No, there are simply too many changes, global changes, that have come about. Technology today includes the potential viral warfare as well as possible nuclear warfare. Isolationist camps will simply not be under the protection of distance or anonymity. Groups that may acquire nuclear weapons would be able to hold cities hostage while pillaging in local areas, viral plagues could run rampant and even spread more vociferously than the Black Plague of Europe and Asia. Viral or bacterial technology is no longer considered difficult to obtain or develop (you can get your bubonic plague over the mail system now just by ordering it from the CDC). Even non strategic or conventional weapons technology is capable of a massive destruction that a local populace will find difficult to counter. This could very well be the outcome of multipolarity or a world in which no superpowers exist. Colin Powell once commented that the effective cost or burdens that the US bears is not simply measured in the amount of money it donates to various world organizations. Rather it is also reflected in the peace and stability that the US promotes through its actions. Europe's desire to "reduce" the US is both short sighted and dangerous from a historical perspective, the US which doesn't act as an empire (in the sense of colonial expansion and direct dominance of conquered peoples). If for some reason the US were reduced, then the question would be where China would go? What happens to regional dominance in the area of the Pacific? Russia remains a large force of nature in Eastern Europe, is Europe ready to counter Russia's desire to regain its former borders or colonies? Eventually Germany, the most populous nation in Europe and economically the strongest, will shake of the mantle of being the Germany of WWII, will Europe then also be able to maintain the alliance as Germany begins to find its collective feet.

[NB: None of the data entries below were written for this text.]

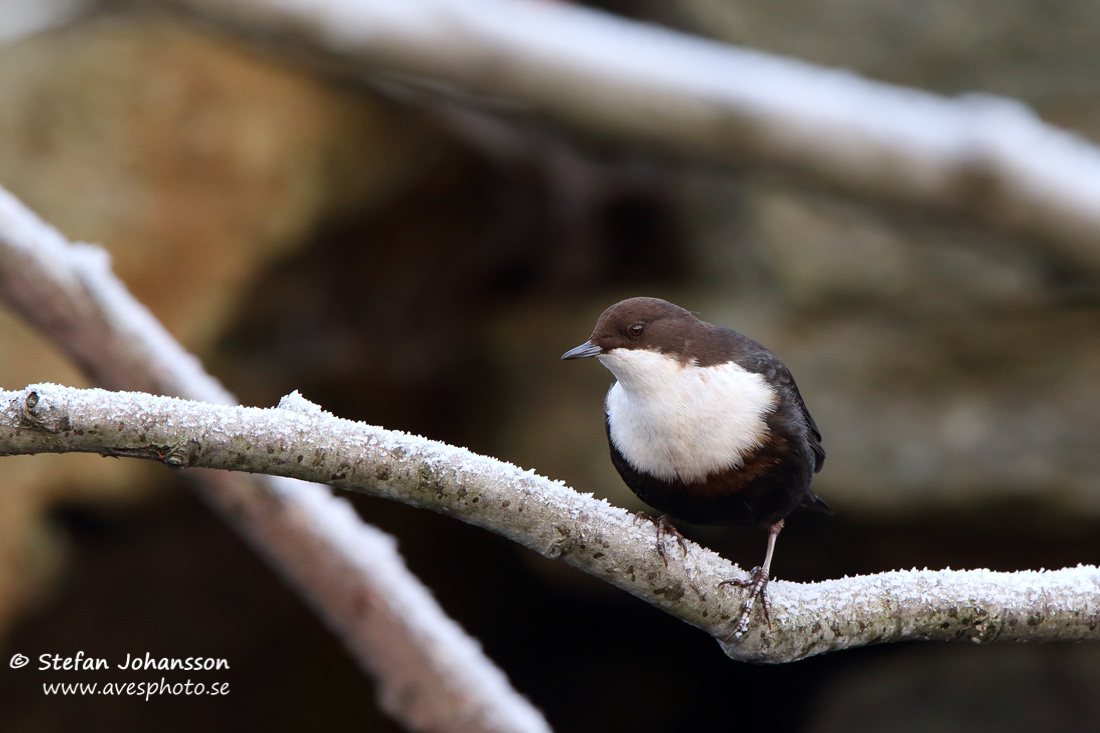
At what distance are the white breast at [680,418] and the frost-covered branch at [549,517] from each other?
0.25 m

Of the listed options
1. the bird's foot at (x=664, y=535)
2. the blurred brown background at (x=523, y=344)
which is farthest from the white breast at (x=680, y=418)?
the blurred brown background at (x=523, y=344)

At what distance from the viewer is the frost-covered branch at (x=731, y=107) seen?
2.32m

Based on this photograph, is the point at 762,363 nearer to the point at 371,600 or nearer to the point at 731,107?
the point at 731,107

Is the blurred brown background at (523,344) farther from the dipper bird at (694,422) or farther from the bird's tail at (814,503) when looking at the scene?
the dipper bird at (694,422)

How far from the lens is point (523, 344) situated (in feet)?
17.9

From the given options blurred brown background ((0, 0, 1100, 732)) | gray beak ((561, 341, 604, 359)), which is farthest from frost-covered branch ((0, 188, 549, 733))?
blurred brown background ((0, 0, 1100, 732))

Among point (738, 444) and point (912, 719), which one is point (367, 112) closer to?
point (738, 444)

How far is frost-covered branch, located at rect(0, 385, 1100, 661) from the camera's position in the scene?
139cm

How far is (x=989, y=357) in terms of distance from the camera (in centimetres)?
475

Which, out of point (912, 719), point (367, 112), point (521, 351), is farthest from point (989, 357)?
point (367, 112)

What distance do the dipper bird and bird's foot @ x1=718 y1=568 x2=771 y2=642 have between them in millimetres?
120

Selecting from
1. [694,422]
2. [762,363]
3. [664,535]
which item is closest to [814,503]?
[762,363]

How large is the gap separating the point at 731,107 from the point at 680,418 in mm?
797

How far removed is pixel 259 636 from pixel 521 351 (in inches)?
84.3
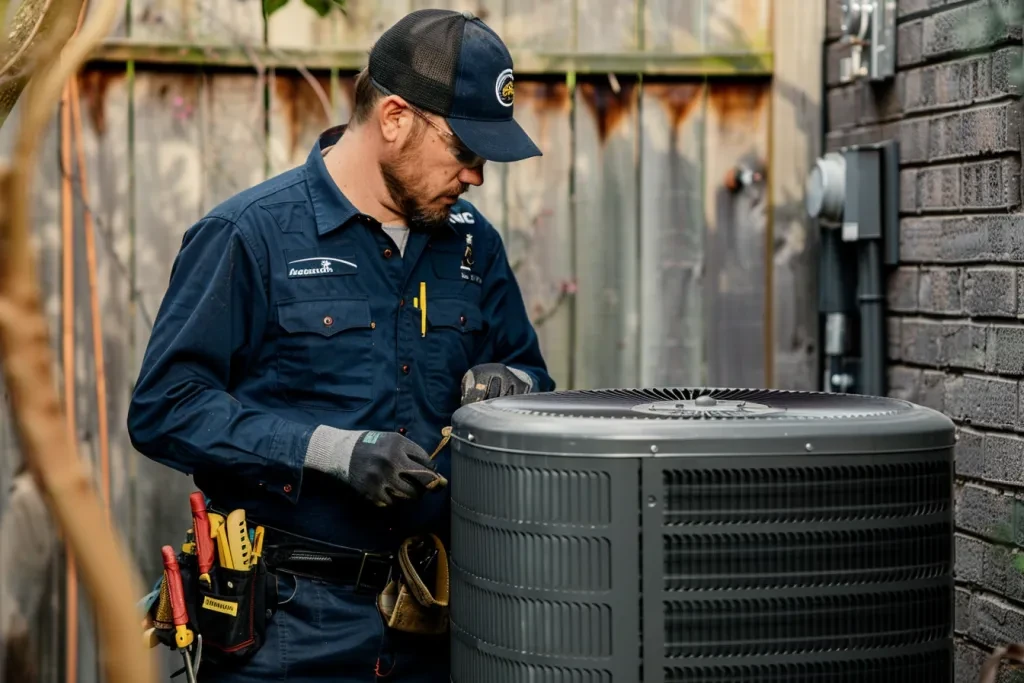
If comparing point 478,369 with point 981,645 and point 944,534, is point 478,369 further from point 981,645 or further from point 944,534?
point 981,645

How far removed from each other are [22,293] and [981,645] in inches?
105

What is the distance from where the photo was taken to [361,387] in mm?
2586

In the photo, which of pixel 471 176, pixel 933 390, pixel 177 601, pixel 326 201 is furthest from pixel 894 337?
pixel 177 601

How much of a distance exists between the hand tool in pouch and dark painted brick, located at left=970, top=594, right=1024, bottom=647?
65.1 inches

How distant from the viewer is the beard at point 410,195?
262cm

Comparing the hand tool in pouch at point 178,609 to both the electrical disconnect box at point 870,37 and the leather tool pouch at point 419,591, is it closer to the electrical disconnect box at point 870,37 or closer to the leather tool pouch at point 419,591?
the leather tool pouch at point 419,591

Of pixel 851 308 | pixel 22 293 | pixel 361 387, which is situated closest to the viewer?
pixel 22 293

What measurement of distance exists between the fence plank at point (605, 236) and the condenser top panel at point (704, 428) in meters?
1.67

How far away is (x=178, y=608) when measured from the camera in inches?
95.3

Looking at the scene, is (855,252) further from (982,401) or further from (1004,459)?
(1004,459)

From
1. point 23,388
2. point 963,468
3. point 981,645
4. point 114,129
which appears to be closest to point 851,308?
point 963,468

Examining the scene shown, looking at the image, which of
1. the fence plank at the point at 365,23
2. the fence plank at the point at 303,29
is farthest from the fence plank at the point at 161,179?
the fence plank at the point at 365,23

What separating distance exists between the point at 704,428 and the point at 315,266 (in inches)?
40.8

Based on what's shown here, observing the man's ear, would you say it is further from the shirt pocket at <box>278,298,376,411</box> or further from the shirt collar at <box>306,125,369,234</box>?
the shirt pocket at <box>278,298,376,411</box>
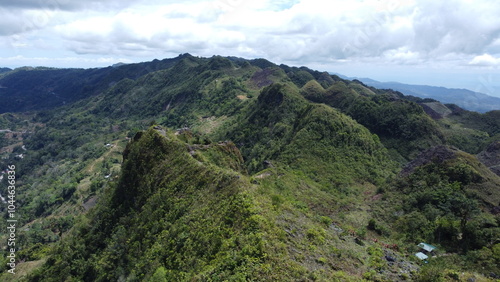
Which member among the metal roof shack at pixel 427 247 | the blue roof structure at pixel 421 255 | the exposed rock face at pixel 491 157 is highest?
the exposed rock face at pixel 491 157

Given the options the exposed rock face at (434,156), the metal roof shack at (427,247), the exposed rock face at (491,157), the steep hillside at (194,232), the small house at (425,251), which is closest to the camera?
the steep hillside at (194,232)

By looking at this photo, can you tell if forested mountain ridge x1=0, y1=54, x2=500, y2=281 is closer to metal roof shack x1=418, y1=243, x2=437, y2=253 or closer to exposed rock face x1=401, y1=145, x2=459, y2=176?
exposed rock face x1=401, y1=145, x2=459, y2=176

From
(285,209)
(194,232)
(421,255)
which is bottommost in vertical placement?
(421,255)

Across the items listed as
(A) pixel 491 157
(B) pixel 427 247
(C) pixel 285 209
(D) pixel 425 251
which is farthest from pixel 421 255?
(A) pixel 491 157

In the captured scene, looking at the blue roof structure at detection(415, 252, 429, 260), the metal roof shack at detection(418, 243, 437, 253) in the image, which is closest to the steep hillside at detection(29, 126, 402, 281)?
the blue roof structure at detection(415, 252, 429, 260)

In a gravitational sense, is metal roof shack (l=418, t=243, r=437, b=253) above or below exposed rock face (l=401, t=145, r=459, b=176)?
below

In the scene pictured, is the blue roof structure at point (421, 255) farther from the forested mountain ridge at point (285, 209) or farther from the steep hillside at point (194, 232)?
the steep hillside at point (194, 232)

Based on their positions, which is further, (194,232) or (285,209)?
(285,209)

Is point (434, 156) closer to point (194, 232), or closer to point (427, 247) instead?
point (427, 247)

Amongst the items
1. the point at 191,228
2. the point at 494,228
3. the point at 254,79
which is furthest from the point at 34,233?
the point at 254,79

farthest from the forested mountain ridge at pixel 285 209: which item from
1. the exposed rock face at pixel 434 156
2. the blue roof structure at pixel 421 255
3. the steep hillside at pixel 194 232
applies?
the blue roof structure at pixel 421 255

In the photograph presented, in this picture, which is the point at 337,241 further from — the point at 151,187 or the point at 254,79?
the point at 254,79
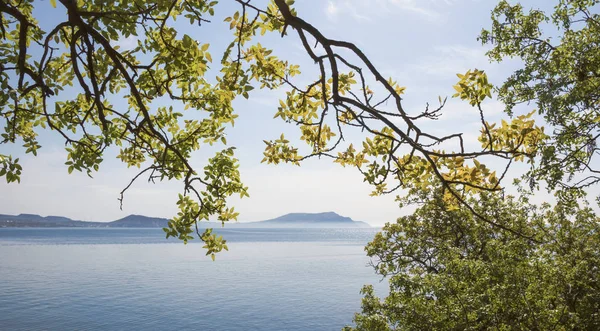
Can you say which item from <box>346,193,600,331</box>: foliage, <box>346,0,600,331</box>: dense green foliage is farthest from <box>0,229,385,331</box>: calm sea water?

What would the effect of multipolarity on situations in Kuwait after the Iraqi invasion? Kosovo? Bosnia? Sudan? How would the US as a multipolar country have handled Usama bin Ladin and his support from the Taliban? These are all important questions relative to the present. When groups seek the goal of multipolarity are they judging it with the consequences of such actions in mind with the present or with an idealism towards a world that can no longer exist in this reality?


It is something we should all ask ourselves regardless of the political leaning we have today.